Bugzilla – Bug 128784
No file locking possible on /home directory on nfs server
Last modified: 2006-04-09 17:49:28 UTC
I have an x86 desktop on SuSE 10.0, which mounts the /home directory over nfs. When this nfs server is running SuSE 9.1, everything works. However I decided to upgrade the server to SuSE 10.0 as well, but now several programs don't start anymore. The programs being affected that I identified sofar are: - Eclipse - OpenOffice - Skype For OO I found a workaround (see comment 3 & 4) in: https://bugzilla.redhat.com/bugzilla/show_bug.cgi?id=152269 For eclipse it is possible to disable file locking as well according to the information in a log file: !MESSAGE Error reading configuration: An error occurred while locking file "/home/aart/.eclipse/org.eclipse.platform_3.1.1/configuration/org.eclipse.osgi/.manager/.fileTableLock": "Stale NFS file handle". A common reason is that the file system or Runtime Environment does not support file locking for that location. Please choose a different location, or disable file locking passing "-Dosgi.locking=none" as a VM argument. For skype I haven't found any workarounds. There is probably more software not working that I haven't tested yet. For the time being I will have to boot my server in 9.1. Since it is dual booting SuSE 10.0, I'm more than willing to test any patches. My setup: On server /etc/fstab entry for /home directory /dev/hda8 /home reiserfs acl,user_xattr 1 2 This directory is exported with the YaST nfs server utility. The results in /etc/exports containing: /home *(rw,no_root_squash,sync) On the desktop-client the nfs directory is mounted based on the following entry in /etc/fstab: 192.168.1.2:/home /home nfs acl,rw 1 1
Why this was a blocker? I guess this is kernel nfs.

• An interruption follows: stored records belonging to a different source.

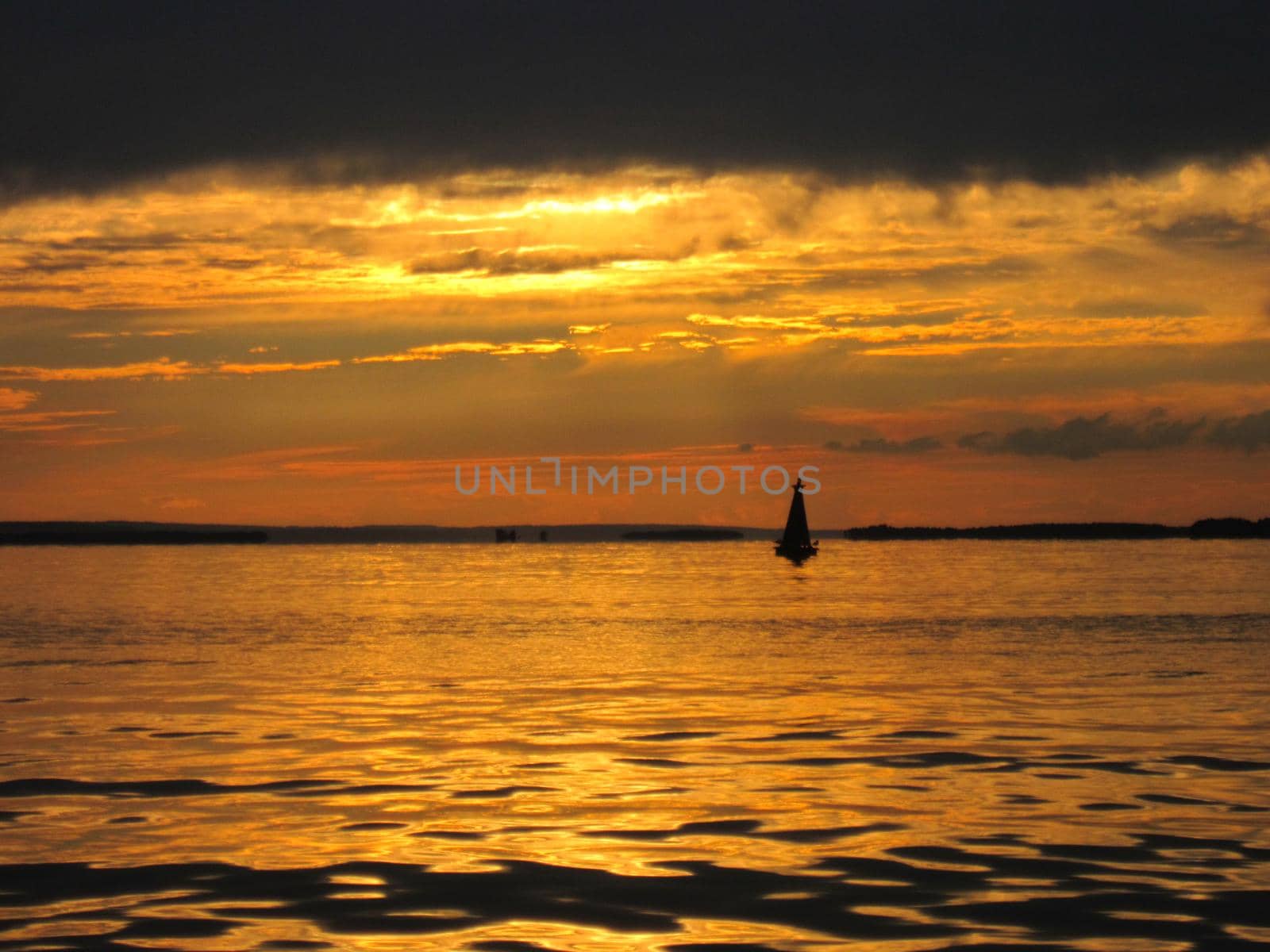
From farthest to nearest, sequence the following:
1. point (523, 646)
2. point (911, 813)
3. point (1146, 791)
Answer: point (523, 646), point (1146, 791), point (911, 813)

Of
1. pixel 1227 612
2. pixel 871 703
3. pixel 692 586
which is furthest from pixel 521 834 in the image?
pixel 692 586

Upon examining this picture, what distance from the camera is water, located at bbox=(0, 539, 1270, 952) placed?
11922 millimetres

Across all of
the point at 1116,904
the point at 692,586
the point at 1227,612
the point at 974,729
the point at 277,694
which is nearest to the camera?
the point at 1116,904

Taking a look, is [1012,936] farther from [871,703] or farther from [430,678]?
[430,678]

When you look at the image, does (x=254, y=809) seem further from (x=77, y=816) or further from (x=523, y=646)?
(x=523, y=646)

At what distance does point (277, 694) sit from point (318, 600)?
40546mm

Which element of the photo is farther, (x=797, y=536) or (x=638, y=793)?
(x=797, y=536)

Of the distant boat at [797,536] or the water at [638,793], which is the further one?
the distant boat at [797,536]

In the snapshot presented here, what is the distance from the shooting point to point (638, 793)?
57.5ft

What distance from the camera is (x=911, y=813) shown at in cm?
1619

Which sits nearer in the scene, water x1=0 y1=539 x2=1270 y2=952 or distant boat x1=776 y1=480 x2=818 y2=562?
water x1=0 y1=539 x2=1270 y2=952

One more for Neil, although it looks as though the lock server just isn't running.
I see a lockd process on the nfs-server when I do a ps ax, just after the nfs processes when running 10.0 on the server. This looks very similar to the process list on 9.1. Here is that part of the ps ax dump when running 10.0 on the server: 4253 ? S< 0:00 [nfsd4] 4258 ? S 0:00 [nfsd] 4259 ? S 0:00 [nfsd] 4260 ? S 0:00 [nfsd] 4261 ? S 0:00 [nfsd] 4303 ? Ssl 0:00 /usr/sbin/nscd 4292 ? S 0:00 [lockd] One more piece of info: The problem also exists when the firewall on the server is switched off. Why a blocker?: To me it is when 3 out of my five mostly used apps run crippled or not on a 10.0 server, I won't be using it. From your standpoint of view with all the issues being reported, I can assume you will have a different opinion, but since I didn't see a description on the definitions of these priorities when I had to select one, I selected based on my perception.

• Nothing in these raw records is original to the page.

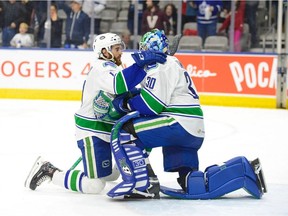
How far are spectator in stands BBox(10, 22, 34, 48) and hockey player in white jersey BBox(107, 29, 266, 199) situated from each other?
7.72 meters

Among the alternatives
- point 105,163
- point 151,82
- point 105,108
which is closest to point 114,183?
point 105,163

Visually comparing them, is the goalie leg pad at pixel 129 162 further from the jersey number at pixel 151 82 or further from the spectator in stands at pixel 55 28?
the spectator in stands at pixel 55 28

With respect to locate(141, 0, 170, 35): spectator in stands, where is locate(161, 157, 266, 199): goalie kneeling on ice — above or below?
below

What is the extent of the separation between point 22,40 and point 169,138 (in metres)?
7.97

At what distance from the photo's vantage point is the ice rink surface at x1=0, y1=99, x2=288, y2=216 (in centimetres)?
444

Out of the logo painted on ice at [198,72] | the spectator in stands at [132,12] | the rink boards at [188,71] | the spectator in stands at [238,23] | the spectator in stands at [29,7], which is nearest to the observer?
the rink boards at [188,71]

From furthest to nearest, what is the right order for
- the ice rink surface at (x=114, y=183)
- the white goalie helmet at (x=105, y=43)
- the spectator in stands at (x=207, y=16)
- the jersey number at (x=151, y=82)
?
the spectator in stands at (x=207, y=16) → the white goalie helmet at (x=105, y=43) → the jersey number at (x=151, y=82) → the ice rink surface at (x=114, y=183)

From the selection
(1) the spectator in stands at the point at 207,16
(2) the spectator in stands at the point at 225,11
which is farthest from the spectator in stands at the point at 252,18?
(1) the spectator in stands at the point at 207,16

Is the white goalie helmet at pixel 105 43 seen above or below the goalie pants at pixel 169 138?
above

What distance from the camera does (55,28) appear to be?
1230 centimetres

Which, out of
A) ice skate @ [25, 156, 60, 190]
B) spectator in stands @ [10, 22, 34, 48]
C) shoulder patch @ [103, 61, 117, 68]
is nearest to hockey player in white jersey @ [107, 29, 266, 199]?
shoulder patch @ [103, 61, 117, 68]

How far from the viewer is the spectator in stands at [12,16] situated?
12.4 meters

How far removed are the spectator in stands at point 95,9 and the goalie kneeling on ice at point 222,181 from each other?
25.3 feet

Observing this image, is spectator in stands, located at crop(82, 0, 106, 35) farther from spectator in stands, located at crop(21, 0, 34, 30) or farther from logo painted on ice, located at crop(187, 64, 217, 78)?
logo painted on ice, located at crop(187, 64, 217, 78)
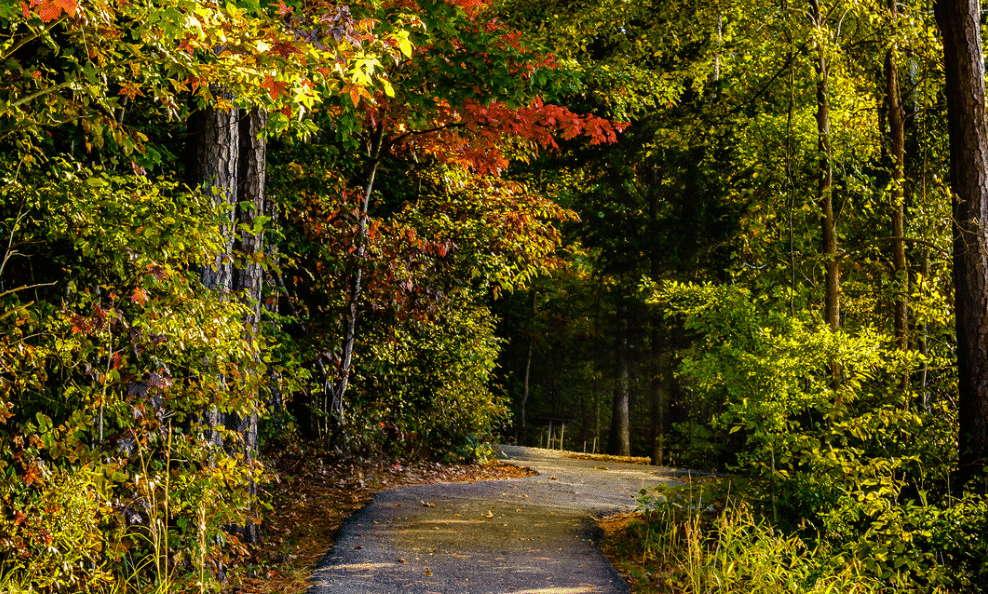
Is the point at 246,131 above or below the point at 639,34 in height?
below

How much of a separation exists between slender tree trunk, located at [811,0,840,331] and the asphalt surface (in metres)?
3.09

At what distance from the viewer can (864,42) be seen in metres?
7.72

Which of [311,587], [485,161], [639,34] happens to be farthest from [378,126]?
[311,587]

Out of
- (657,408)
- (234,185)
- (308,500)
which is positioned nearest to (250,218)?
(234,185)

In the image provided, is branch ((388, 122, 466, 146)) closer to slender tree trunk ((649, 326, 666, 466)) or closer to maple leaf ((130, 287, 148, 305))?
→ maple leaf ((130, 287, 148, 305))

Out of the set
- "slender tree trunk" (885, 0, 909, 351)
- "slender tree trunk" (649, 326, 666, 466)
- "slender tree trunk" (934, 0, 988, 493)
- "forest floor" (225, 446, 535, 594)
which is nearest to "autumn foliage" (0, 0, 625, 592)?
"forest floor" (225, 446, 535, 594)

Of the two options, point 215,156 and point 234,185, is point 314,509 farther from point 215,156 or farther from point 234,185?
point 215,156

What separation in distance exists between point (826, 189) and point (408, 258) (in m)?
4.68

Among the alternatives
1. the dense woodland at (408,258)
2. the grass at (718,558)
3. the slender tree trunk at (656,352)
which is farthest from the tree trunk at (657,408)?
the grass at (718,558)

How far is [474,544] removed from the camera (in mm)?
6176

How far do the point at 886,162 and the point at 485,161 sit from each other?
15.1 ft

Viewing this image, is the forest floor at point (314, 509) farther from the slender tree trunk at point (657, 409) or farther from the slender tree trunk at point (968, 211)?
the slender tree trunk at point (657, 409)

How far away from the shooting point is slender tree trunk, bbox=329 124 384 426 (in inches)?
333

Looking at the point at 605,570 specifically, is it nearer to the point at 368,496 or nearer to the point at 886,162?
the point at 368,496
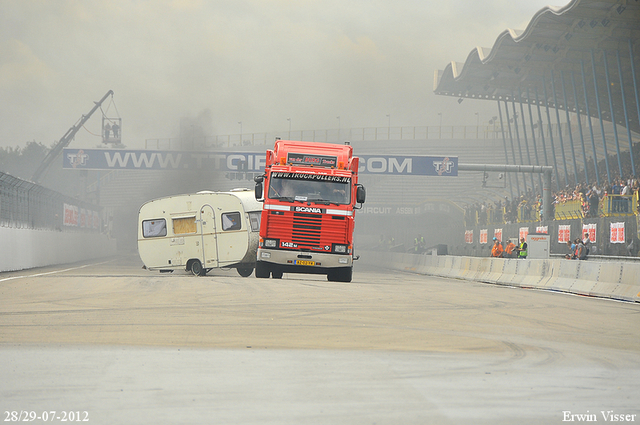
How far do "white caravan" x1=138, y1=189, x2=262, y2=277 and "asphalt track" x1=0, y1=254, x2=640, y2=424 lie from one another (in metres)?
8.86

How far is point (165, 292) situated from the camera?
15.5 metres

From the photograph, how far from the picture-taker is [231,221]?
925 inches

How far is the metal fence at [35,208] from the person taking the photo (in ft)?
93.9

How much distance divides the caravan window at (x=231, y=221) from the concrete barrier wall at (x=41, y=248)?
7880 mm

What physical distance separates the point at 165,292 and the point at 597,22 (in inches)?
1462

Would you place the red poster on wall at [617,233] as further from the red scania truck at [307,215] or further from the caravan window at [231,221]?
the caravan window at [231,221]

I think I have the same or similar bug on an x86_64 client - again mounting /home over nfs from an i586 server. Symptons for me include OpenOffice reporting "A General Input/Output error while accessing ...". Workaround as suggested above worked for me. Rather more difficult to fix is MSOffice under CrossOver Office doing the same thing. Was all working with 9.3 client and server. Possibly relevant: I've got multiple things like this in /var/log/messages: Oct 18 23:35:30 nova kernel: lockd: unexpected unlock status: 7 Possibly also relevant - I thought I saw something about the way locking was handled in nfs got changed in 2.6.12 - my 9.3 machines were runing 2.6.11, the 10.0 machines run 2.6.13...
Yep, there is a bug in the kernel-based 'statd' which makes lockd not work. You could disable the kernel-based statd with the kernel parameter lockd.nsm_use_kstatd=0 but then you would need the user-space statd, which doesn't come with SuSE-10. The simplest short-term fix would be to add the above kernel parameter to the appropriate line in /boot/grub/menu.lst and get a source distrib of nfs-utils and compile statd from that. A better solution would be to fix the kernel bug, which ofcourse requires recompiling the kernel. I'll try to put togther a patch in the next day or so.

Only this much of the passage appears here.